# Brief
Render the entries as a two-column CSV with the headers entry_text and answer, one row per entry, each value in a single quoted field with line breaks replaced by spaces. Begin at the line containing "What gap separates" and continue through the last entry, leaving out the pictures.

- - - -

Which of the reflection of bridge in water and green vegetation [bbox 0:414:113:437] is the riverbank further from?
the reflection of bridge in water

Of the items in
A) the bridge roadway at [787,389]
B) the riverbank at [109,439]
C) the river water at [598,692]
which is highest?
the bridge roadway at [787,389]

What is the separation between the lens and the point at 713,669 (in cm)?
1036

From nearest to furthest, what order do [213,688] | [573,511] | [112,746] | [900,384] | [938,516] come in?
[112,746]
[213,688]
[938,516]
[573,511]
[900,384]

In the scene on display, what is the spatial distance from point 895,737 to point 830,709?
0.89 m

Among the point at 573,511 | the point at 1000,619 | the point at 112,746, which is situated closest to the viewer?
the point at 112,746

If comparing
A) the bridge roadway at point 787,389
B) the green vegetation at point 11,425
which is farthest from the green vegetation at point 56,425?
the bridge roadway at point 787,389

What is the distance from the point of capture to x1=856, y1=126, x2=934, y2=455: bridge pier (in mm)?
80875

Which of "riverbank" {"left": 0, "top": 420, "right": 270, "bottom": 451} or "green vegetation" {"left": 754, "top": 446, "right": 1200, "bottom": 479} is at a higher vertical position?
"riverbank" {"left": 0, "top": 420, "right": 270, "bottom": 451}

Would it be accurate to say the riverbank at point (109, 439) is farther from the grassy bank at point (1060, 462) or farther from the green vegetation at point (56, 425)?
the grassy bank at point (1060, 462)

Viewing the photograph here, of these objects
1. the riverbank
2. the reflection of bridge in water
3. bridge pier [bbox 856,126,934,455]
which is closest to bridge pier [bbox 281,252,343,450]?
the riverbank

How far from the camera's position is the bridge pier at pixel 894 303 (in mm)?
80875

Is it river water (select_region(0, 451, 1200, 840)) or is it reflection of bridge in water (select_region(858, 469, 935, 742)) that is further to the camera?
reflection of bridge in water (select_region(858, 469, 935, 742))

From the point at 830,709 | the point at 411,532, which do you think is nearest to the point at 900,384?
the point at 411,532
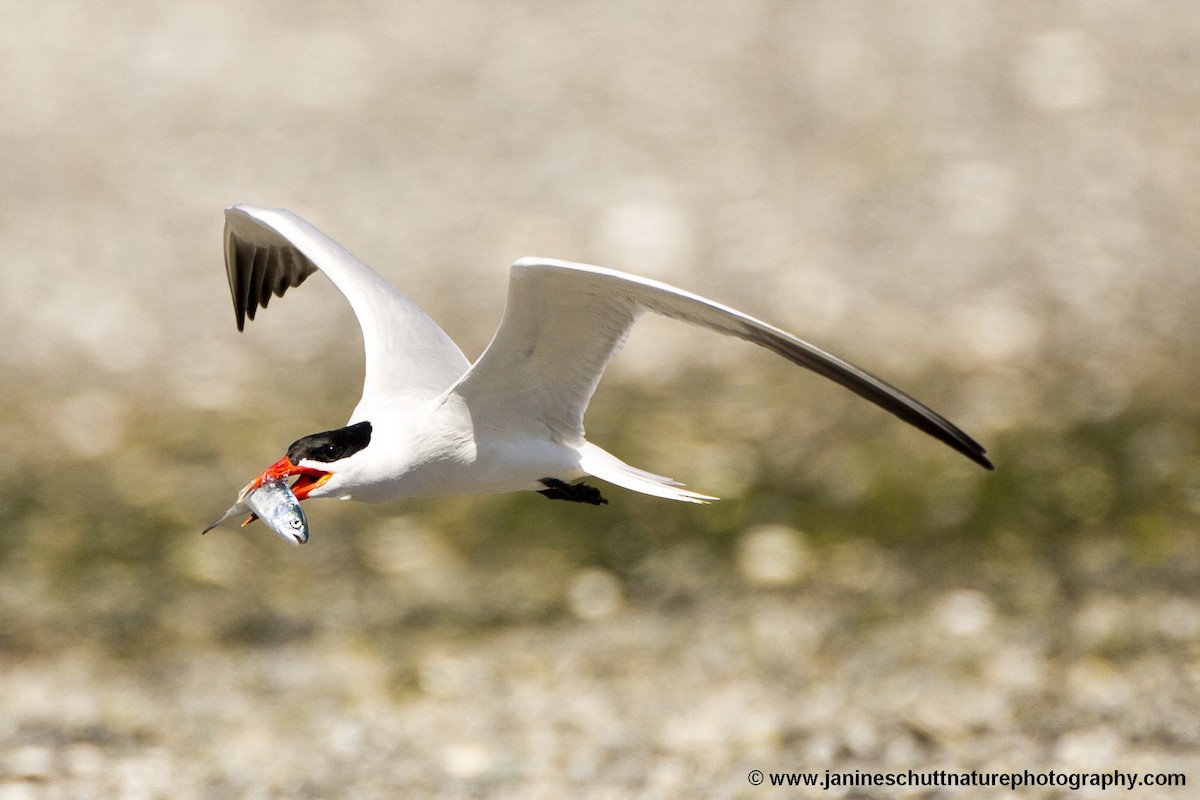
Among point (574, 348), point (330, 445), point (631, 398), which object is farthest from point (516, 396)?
point (631, 398)

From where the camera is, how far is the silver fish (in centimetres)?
→ 419

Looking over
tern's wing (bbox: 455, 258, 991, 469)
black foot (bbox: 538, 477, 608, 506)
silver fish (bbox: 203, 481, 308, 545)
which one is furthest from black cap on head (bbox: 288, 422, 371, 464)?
black foot (bbox: 538, 477, 608, 506)

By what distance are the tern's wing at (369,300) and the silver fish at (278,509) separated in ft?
2.50

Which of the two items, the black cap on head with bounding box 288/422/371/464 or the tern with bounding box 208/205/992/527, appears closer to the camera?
the tern with bounding box 208/205/992/527

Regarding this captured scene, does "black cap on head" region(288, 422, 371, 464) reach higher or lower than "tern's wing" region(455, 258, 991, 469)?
lower

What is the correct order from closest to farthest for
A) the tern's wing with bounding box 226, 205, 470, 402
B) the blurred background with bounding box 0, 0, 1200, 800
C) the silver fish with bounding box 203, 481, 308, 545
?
1. the silver fish with bounding box 203, 481, 308, 545
2. the tern's wing with bounding box 226, 205, 470, 402
3. the blurred background with bounding box 0, 0, 1200, 800

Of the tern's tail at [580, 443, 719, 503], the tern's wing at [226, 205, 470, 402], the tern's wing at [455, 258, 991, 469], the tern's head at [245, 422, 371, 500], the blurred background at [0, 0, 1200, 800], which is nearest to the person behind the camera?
the tern's wing at [455, 258, 991, 469]

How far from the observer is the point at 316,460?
4.54m

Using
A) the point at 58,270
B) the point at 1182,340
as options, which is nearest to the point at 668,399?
the point at 1182,340

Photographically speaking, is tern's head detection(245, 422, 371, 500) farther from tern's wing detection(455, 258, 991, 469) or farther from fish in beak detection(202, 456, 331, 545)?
tern's wing detection(455, 258, 991, 469)

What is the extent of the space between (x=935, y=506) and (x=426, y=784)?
304 centimetres

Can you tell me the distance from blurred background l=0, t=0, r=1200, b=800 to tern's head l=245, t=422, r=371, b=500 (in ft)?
7.58

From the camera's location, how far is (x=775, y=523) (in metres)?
7.79

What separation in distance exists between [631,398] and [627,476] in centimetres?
385
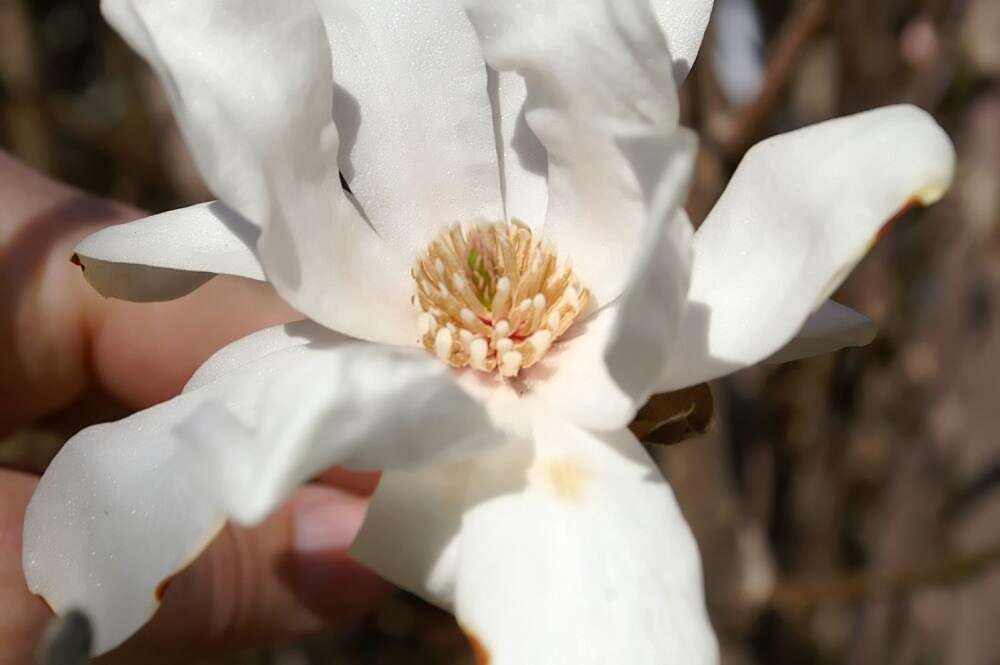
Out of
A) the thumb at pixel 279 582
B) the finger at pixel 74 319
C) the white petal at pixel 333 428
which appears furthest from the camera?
the finger at pixel 74 319

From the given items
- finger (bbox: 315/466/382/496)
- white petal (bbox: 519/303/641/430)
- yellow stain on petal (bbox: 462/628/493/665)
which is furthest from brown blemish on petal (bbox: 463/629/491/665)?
Answer: finger (bbox: 315/466/382/496)

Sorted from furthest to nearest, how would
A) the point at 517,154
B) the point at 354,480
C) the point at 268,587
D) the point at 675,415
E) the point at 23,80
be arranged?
1. the point at 23,80
2. the point at 354,480
3. the point at 268,587
4. the point at 517,154
5. the point at 675,415

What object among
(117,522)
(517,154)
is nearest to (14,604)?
(117,522)

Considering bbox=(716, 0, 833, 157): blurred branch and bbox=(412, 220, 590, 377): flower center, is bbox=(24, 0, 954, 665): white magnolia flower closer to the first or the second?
bbox=(412, 220, 590, 377): flower center

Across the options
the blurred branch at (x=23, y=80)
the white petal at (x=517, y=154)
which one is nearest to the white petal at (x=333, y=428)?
the white petal at (x=517, y=154)

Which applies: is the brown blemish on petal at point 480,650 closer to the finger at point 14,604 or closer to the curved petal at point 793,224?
the curved petal at point 793,224

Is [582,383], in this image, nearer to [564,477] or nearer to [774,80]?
[564,477]

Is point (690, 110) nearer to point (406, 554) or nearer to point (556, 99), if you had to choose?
point (556, 99)
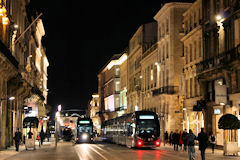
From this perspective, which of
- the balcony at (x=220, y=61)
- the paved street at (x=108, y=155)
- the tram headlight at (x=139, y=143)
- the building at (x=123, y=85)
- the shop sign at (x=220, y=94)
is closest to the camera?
the paved street at (x=108, y=155)

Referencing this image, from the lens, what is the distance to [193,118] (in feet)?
174

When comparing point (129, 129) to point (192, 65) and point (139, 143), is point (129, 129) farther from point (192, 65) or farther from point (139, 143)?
point (192, 65)

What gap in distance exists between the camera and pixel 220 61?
43562 millimetres

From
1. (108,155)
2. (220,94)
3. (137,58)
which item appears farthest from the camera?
(137,58)

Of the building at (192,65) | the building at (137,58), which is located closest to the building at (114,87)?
the building at (137,58)

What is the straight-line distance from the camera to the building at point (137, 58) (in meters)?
87.8

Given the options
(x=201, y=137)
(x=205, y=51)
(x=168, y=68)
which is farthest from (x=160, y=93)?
(x=201, y=137)

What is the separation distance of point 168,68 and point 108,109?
221 feet

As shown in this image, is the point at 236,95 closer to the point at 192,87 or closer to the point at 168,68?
the point at 192,87

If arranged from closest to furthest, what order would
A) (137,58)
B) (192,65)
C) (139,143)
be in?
(139,143) < (192,65) < (137,58)

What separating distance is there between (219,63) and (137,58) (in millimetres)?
49191

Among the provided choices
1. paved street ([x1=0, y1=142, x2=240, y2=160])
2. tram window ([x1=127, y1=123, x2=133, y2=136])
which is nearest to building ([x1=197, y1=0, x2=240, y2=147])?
paved street ([x1=0, y1=142, x2=240, y2=160])

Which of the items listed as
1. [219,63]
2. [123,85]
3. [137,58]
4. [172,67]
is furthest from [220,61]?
[123,85]

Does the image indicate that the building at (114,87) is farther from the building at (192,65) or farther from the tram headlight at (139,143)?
the tram headlight at (139,143)
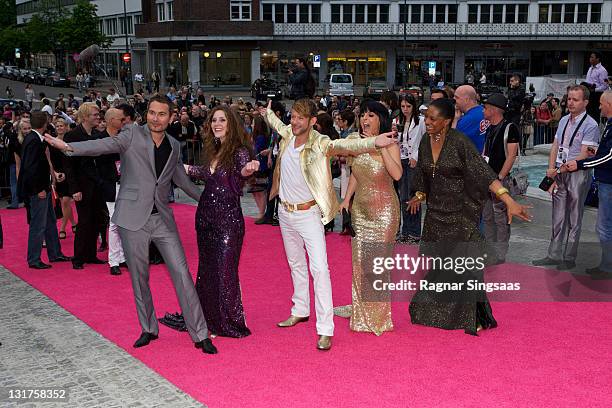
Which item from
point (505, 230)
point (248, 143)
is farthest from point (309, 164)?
point (505, 230)

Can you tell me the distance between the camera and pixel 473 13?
56.2 m

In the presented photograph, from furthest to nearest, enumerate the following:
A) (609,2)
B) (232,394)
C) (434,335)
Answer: (609,2) → (434,335) → (232,394)

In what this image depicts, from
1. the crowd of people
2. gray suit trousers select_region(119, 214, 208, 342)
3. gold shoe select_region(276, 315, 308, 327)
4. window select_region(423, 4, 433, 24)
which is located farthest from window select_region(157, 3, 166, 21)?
gray suit trousers select_region(119, 214, 208, 342)

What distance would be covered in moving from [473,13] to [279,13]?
15.9 m

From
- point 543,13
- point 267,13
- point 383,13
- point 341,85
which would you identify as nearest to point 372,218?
point 341,85

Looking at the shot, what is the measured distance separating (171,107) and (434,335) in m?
3.16

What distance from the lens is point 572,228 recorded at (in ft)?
28.1

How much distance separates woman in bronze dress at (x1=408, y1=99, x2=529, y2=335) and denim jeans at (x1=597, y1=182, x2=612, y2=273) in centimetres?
232

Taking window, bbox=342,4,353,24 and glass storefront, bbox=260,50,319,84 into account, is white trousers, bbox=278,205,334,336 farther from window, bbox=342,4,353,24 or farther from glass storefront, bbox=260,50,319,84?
glass storefront, bbox=260,50,319,84

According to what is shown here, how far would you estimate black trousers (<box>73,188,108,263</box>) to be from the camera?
9078 millimetres

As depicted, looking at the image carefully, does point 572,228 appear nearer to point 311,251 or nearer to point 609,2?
point 311,251

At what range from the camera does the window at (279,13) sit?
5703cm

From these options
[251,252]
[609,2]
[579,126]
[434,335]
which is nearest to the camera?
[434,335]

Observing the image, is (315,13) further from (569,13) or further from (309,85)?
(309,85)
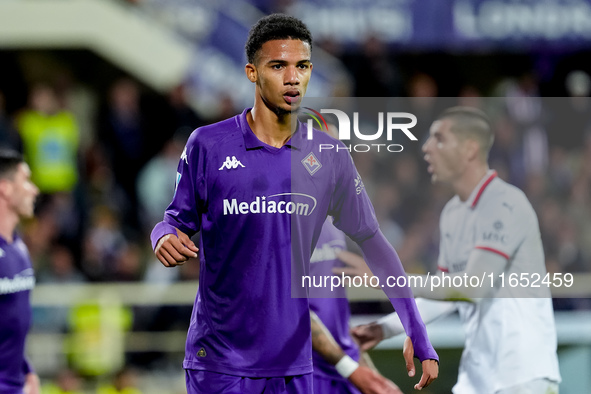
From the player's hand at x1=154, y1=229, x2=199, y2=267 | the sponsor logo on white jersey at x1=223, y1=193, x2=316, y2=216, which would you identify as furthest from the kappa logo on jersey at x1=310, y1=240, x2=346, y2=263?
the player's hand at x1=154, y1=229, x2=199, y2=267

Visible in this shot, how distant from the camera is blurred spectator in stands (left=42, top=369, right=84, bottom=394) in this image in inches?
366

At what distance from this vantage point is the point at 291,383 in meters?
4.16

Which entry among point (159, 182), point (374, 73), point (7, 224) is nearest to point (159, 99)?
point (159, 182)

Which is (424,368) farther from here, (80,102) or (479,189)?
(80,102)

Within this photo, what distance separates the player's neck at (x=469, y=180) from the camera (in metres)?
5.38

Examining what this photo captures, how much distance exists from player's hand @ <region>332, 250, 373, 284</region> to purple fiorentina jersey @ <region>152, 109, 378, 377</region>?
736mm

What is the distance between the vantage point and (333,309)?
546cm

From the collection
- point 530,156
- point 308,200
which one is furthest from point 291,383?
point 530,156

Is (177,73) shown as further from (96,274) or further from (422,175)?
(422,175)

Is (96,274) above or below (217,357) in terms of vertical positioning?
above

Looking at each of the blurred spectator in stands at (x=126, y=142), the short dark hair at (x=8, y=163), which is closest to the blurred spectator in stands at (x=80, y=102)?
the blurred spectator in stands at (x=126, y=142)

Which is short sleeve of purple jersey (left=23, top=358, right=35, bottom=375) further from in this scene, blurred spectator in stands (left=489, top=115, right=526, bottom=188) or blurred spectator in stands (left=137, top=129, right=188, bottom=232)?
blurred spectator in stands (left=137, top=129, right=188, bottom=232)

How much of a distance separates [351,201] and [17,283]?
111 inches

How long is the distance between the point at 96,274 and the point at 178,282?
0.99 metres
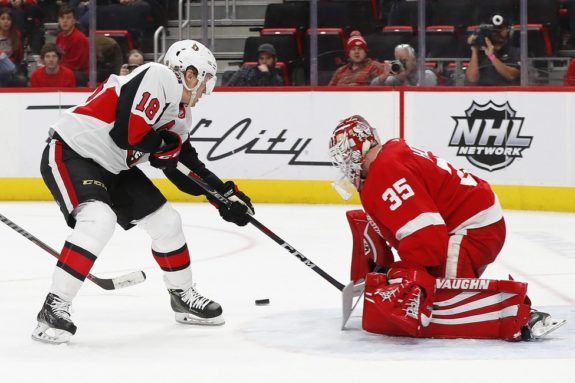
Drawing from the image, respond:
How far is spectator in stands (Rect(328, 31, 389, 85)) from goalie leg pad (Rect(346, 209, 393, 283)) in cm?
421

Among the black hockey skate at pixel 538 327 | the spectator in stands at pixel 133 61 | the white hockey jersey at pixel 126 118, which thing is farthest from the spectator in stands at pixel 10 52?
the black hockey skate at pixel 538 327

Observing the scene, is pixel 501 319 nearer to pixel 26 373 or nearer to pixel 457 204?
pixel 457 204

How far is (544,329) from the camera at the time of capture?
377 cm

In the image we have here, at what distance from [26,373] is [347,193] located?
1.23 metres

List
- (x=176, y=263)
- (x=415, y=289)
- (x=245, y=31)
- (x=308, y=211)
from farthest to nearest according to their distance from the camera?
1. (x=245, y=31)
2. (x=308, y=211)
3. (x=176, y=263)
4. (x=415, y=289)

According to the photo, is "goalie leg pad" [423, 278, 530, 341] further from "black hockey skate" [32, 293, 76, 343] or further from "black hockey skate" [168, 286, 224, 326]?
"black hockey skate" [32, 293, 76, 343]

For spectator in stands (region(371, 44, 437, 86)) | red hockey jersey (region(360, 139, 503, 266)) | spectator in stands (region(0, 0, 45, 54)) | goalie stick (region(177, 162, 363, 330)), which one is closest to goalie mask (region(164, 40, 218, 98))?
goalie stick (region(177, 162, 363, 330))

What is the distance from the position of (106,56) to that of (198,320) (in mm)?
4839

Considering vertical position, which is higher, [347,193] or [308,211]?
[347,193]

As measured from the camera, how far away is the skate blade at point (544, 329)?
376cm

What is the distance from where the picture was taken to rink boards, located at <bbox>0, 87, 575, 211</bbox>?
25.2 feet

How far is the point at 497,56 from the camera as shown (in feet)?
25.9

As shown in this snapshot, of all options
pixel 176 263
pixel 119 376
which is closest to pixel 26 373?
pixel 119 376

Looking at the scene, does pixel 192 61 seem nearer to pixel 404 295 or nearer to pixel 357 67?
pixel 404 295
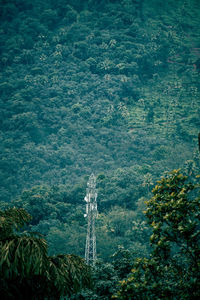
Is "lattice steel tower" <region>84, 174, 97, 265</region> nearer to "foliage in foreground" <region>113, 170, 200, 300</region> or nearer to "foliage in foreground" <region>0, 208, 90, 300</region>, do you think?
"foliage in foreground" <region>113, 170, 200, 300</region>

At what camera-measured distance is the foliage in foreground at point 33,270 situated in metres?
5.87

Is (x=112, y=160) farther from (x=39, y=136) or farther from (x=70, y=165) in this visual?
(x=39, y=136)

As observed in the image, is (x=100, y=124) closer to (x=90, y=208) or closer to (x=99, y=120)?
(x=99, y=120)

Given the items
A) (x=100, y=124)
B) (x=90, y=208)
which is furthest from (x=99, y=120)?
(x=90, y=208)

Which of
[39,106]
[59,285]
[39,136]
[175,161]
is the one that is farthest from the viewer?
[39,106]

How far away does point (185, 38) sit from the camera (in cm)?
17675

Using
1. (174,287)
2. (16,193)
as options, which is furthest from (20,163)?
(174,287)

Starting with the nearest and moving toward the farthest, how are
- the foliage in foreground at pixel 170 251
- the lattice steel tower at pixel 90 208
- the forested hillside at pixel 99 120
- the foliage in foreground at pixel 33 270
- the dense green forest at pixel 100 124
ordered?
the foliage in foreground at pixel 33 270, the foliage in foreground at pixel 170 251, the lattice steel tower at pixel 90 208, the dense green forest at pixel 100 124, the forested hillside at pixel 99 120

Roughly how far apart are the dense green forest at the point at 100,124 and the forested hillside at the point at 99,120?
0.29 m

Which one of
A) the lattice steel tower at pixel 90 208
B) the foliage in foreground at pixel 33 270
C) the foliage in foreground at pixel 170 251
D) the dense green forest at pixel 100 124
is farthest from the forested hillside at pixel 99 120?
the foliage in foreground at pixel 33 270

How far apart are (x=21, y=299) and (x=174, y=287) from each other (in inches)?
118

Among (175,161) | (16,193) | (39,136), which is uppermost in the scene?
(39,136)

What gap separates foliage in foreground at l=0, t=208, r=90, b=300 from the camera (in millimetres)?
5871

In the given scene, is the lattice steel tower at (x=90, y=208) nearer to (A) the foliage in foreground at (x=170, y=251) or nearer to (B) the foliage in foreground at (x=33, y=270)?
(A) the foliage in foreground at (x=170, y=251)
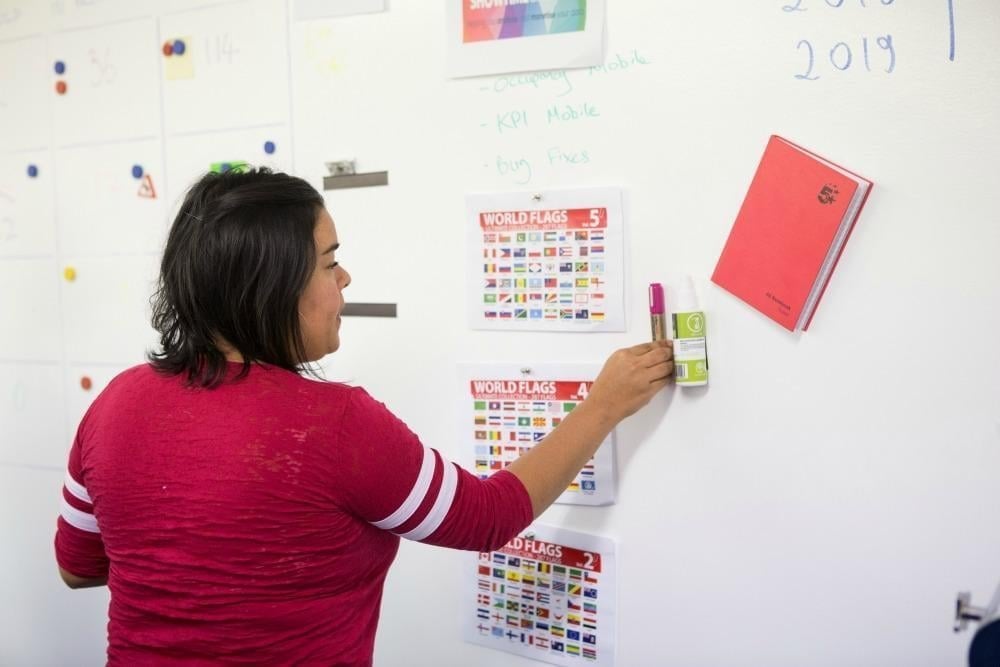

- - - -

# Solution to the problem
entry_text,answer
"What gap separates foliage in foreground at l=0, t=208, r=90, b=300 from the camera (in millimetres)?","5871"
"In the given scene, is the lattice steel tower at (x=90, y=208) nearer to (A) the foliage in foreground at (x=170, y=251) or nearer to (B) the foliage in foreground at (x=33, y=270)?","(A) the foliage in foreground at (x=170, y=251)"